(Digital Subtraction Angiography)
医療現場で耳にする「DSA」という言葉。これは「Digital Subtraction Angiography」の略称で、日本語では「デジタル減算血管造影」と呼ばれます。
一言でいうと、血管の影だけを鮮明に浮かび上がらせる高度な画像診断技術のことです。脳血管疾患や心疾患の検査・治療の現場では欠かせない、まさに「血管の地図」を作るための魔法のような技術といえます。
「DSA」の意味・定義とは?
DSAを直訳すると、Digital(デジタル技術で)、Subtraction(引き算して)、Angiography(血管を撮る)となります。具体的には、造影剤を注入する前の画像(骨や組織などが写っている状態)から、造影剤が流れている画像を引き算することで、余計な背景を消して血管だけを際立たせる手法です。
これにより、細い血管の走行や、動脈瘤、血管の詰まりなどを極めて正確に把握できます。現在の電子カルテやPACS(画像保存通信システム)では、このDSA画像がリアルタイムで処理され、診断やカテーテル治療のガイドとしてフル活用されています。
医療・介護現場での実際の使われ方・例文
現場では、「DSAを撮る」「DSAガイド下で行う」といった形で使われます。特にカテーテル検査室や放射線科での申し送りで頻繁に登場するキーワードです。
- 「脳血管の動脈瘤を確認するため、これからDSA検査を施行します。」
- 「DSA画像で血管の走行を確認しながら、ステント留置を進めましょう。」
- 「術後のDSA画像で、血管の開通が良好であることを確認しました。」
「DSA」の関連用語・現場での注意点
DSAとセットで覚えておきたい用語に「IVR(画像下治療)」があります。DSAの技術を用いて、カテーテルで病変を治療する行為全般を指します。また、造影剤を使用するため、アレルギー歴や腎機能の確認(eGFRのチェック)は、看護師にとって必須の安全管理ポイントです。
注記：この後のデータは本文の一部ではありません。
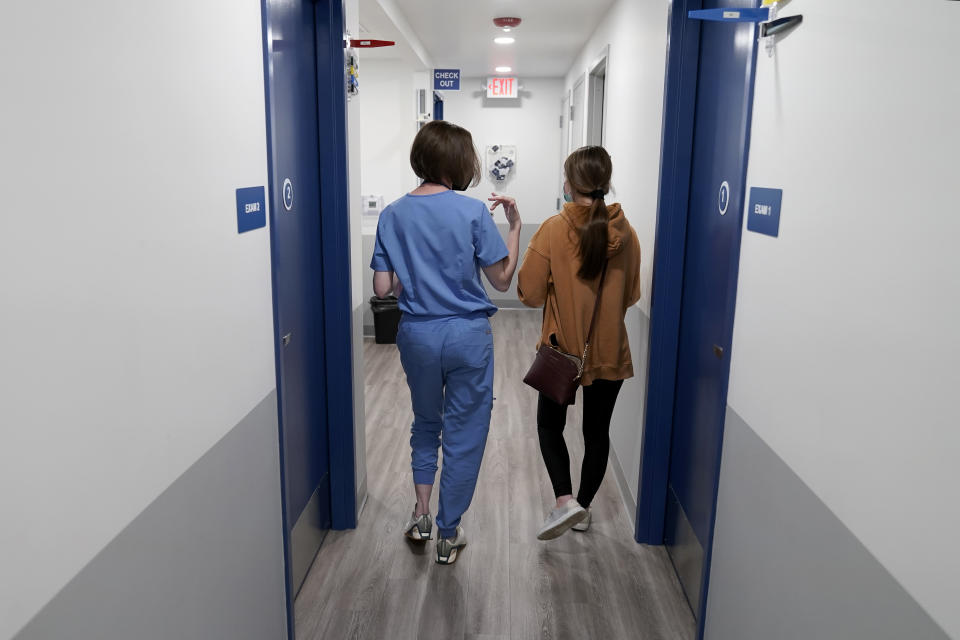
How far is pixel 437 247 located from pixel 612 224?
586 mm

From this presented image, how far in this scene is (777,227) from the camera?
1456 mm

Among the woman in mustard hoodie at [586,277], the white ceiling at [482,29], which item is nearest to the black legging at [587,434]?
the woman in mustard hoodie at [586,277]

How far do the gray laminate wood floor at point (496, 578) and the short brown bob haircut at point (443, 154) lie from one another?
1.31m

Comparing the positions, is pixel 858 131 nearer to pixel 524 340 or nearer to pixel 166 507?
pixel 166 507

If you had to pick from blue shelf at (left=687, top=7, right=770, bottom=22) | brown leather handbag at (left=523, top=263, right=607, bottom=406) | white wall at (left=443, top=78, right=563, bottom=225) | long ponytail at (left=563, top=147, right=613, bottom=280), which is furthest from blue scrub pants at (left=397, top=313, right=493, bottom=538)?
white wall at (left=443, top=78, right=563, bottom=225)

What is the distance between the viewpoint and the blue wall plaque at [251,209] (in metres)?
1.53

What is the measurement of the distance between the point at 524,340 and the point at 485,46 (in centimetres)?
238

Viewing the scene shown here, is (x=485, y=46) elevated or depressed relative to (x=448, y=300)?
elevated

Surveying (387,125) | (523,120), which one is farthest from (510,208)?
(523,120)

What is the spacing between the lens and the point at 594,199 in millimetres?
2355

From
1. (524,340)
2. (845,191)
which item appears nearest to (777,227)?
(845,191)

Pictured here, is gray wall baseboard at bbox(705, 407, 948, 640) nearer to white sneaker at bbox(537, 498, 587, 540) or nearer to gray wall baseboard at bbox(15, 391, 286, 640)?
white sneaker at bbox(537, 498, 587, 540)

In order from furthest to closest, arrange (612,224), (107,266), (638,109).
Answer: (638,109) < (612,224) < (107,266)

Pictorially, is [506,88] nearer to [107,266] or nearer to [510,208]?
[510,208]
新人スタッフが注意すべきは、DSA画像はあくまで「瞬間的な造影剤の流れ」を切り取ったものであるという点です。検査中は患者さんが動くと画像がズレてしまい(モーションアーチファクト)、正しい診断ができなくなるため、事前の声かけと安楽な体位確保が重要になります。
「DSA」に関するよくある質問(FAQ)
Q. DSA検査中、患者さんはどれくらい動いてはいけませんか?
A. 数秒から十数秒の撮影中は、体はもちろん、呼吸によるわずかな動きも画像に影響します。そのため、「息を止めてください」と合図を出すこともあります。患者さんが緊張して動いてしまわないよう、優しい声かけでリラックスしてもらうことが大切です。
Q. 通常のレントゲン検査と何が違うのですか?
A. 通常のレントゲンは骨や臓器の重なりがそのまま映りますが、DSAは「引き算」の技術により、骨などの邪魔な影を消して血管のみを抽出します。これにより、血液がどこをどう流れているのかを詳細に見ることができます。
Q. 放射線科以外でDSAの知識は必要ですか?
A. 脳神経外科や循環器内科、救急外来など、多くの部署で必要です。検査後の患者さんの状態観察において、「造影剤による副作用が出ていないか」「カテーテル挿入部の止血状況はどうか」を理解するためにも、DSAの基礎知識は大きな武器になります。
まとめ:現場で役立つ「DSA」の知識
- DSAは、血管以外の背景をデジタル処理で消去し、血管を鮮明に映す技術のこと。
- 造影剤を使用するため、アレルギーや腎機能への配慮が不可欠。
- 撮影時の患者さんの体動防止が、正確な診断への第一歩となる。
- IVR(カテーテル治療)の現場では、医師の目の代わりとなる重要なツール。
最初は聞き慣れない言葉に戸惑うかもしれませんが、DSAは患者さんの命を守るための「確かな視界」を提供してくれる頼もしい技術です。少しずつ実際の画像に触れながら、現場の空気に慣れていきましょう。あなたの丁寧なケアが、検査の成功を支えていますよ。